Derek Jeter came up through the Yankees farm system with a baby face and a tendency to step instinctively into a pitch the better to drive it, if at the plate, or to break the right way at the sound of contact while playing shortstop. He had enough history and heritage to be a story ten times over anywhere, so plying a trade in the media navel of the world could never have been a day at the beach, though I imagine there were a reasonable of folks with radios and streaming video on the strand yesterday who had themselves a time even while they got a tan, all courtesy of the shortstop, #2, Derek Jeter.

Yesterday afternoon, Derek Jeter, became the twenty-eighth player in the history of Major League Baseball to collect three thousand base hits, dotting the "i," crossing the "t" and putting a large exclamation point on his afternoon with a home run for Hit #3000 and then coming back in the bottom of the eighth inning to drive in a possible successor, Eduardo Nunez, from third base as the New York Yankees, the most hated/best loved franchise in the world of professional sports, snapped a three game losing streak and topped the Tampa Bay Rays 5 to 4.

I smiled watching Jorge Posada hug him as he touched home to complete the round-tripper early in the game since Jeter, Andy Pettitte, Posada and Mariano Rivera worked their way up together and were The Core Four (now The Key Three with Pettitte's retirement last season). In any other area of life, Jeter would be regarded as a young man in his prime-at thirty-seven years of age.

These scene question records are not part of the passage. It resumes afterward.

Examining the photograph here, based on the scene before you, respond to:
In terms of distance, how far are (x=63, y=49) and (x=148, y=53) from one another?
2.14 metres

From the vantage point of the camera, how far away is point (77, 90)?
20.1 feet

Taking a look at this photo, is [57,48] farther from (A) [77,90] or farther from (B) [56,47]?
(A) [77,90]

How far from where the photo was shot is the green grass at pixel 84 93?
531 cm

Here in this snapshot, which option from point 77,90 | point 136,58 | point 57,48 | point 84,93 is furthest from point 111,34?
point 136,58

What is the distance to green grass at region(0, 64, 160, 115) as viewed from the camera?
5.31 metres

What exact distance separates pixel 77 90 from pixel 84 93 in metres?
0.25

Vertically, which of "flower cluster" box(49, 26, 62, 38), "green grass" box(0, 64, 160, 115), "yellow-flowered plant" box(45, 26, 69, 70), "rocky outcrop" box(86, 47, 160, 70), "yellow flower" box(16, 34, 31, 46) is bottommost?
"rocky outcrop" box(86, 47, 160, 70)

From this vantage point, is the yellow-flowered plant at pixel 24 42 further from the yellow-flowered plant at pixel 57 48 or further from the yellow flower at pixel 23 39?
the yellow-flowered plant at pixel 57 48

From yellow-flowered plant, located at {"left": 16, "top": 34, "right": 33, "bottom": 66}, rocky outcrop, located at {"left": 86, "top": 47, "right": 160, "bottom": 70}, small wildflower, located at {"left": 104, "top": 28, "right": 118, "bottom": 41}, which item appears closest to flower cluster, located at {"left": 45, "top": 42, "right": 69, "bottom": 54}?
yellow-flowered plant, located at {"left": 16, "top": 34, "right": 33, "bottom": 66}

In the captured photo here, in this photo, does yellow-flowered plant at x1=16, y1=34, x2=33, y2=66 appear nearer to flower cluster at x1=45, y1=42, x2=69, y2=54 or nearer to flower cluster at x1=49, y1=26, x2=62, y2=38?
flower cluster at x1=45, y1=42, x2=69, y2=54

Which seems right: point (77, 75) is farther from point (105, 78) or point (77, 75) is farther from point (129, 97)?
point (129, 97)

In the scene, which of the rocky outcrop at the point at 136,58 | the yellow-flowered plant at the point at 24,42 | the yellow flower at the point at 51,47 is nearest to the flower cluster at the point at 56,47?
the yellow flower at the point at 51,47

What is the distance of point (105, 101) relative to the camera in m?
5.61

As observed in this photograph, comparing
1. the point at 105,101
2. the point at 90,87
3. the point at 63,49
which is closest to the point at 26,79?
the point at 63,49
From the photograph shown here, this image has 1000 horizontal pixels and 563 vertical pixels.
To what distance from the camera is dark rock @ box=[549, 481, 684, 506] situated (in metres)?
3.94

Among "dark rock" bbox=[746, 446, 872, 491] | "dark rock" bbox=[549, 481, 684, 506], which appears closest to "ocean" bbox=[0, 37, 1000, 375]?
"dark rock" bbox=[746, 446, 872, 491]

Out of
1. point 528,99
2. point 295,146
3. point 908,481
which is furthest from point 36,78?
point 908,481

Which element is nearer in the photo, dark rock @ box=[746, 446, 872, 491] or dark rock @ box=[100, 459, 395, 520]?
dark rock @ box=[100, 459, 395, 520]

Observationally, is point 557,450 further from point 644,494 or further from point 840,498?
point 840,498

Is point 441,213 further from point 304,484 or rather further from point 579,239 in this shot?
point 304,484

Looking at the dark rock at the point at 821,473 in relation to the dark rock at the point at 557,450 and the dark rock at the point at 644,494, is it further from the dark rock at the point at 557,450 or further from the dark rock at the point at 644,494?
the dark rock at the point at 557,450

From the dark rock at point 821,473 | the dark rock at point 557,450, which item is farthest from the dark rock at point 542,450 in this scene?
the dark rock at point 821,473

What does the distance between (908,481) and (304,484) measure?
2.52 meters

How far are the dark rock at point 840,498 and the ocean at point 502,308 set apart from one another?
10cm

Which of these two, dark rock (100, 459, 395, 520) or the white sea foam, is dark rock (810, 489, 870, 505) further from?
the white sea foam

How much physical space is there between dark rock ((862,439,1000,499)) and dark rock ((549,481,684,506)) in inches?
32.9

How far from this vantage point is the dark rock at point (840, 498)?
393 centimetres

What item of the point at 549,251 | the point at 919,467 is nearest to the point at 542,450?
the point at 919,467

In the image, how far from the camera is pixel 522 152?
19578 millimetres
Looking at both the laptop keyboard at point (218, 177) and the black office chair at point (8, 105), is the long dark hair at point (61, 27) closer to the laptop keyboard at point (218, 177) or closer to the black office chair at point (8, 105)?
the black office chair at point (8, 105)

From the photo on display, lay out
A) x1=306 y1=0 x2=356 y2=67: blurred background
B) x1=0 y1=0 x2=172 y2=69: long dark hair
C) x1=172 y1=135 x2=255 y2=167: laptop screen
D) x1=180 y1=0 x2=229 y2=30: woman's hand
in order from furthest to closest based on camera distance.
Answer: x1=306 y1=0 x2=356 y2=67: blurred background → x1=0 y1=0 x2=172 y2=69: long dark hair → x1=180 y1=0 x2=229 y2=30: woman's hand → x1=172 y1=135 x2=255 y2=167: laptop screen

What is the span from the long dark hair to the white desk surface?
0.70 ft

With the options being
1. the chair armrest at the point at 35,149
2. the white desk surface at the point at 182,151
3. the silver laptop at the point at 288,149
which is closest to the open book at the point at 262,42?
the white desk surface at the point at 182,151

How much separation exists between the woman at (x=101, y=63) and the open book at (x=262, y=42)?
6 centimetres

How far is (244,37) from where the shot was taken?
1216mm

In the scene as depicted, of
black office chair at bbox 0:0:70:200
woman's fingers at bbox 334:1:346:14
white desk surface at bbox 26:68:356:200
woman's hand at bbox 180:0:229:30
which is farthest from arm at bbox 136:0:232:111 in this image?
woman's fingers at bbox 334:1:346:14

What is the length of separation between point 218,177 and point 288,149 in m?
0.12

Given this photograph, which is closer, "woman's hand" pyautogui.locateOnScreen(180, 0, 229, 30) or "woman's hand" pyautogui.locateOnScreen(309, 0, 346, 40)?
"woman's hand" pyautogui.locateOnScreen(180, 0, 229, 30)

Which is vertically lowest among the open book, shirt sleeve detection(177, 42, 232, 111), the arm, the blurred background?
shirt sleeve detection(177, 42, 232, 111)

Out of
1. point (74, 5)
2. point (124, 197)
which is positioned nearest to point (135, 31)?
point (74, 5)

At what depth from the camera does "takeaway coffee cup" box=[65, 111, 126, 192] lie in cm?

Except, as Neil Young once offered, you can't be twenty on Sugar Mountain. Professional sports being what it is, thirty-seven is no longer young and in the off-season there were whispers about how Jeter had lost a step (or more) and observations on how his average had declined and speculation abounded that perhaps the time for coming and going had come and gone. (In the Valhalla of pro baseball, he had become, gasp!, only human.) There wasn't a lot to be thankful for last fall in the world of Pinstripes, even after a deal was done. Those who play never forget what those who root so often do: it's called professional sports for a reason.

Jeter's post-game comments showed again he is the consummate professional, as he emphasized the importance of the victory while acknowledging his enjoyment of the moment as The Man on the Mission. Hit #3000 was an achievement but its pursuit had become a distraction. The Captain, as Yankees fans call him, walked the walk and afterwards talked the talk helping remind all of us that baseball, like so much else, is a team sport. Sometimes it's we who root for him who risk becoming the Lost Boys of Summer. But for a moment yesterday afternoon, we became ten again and our world was bright with promise and reward.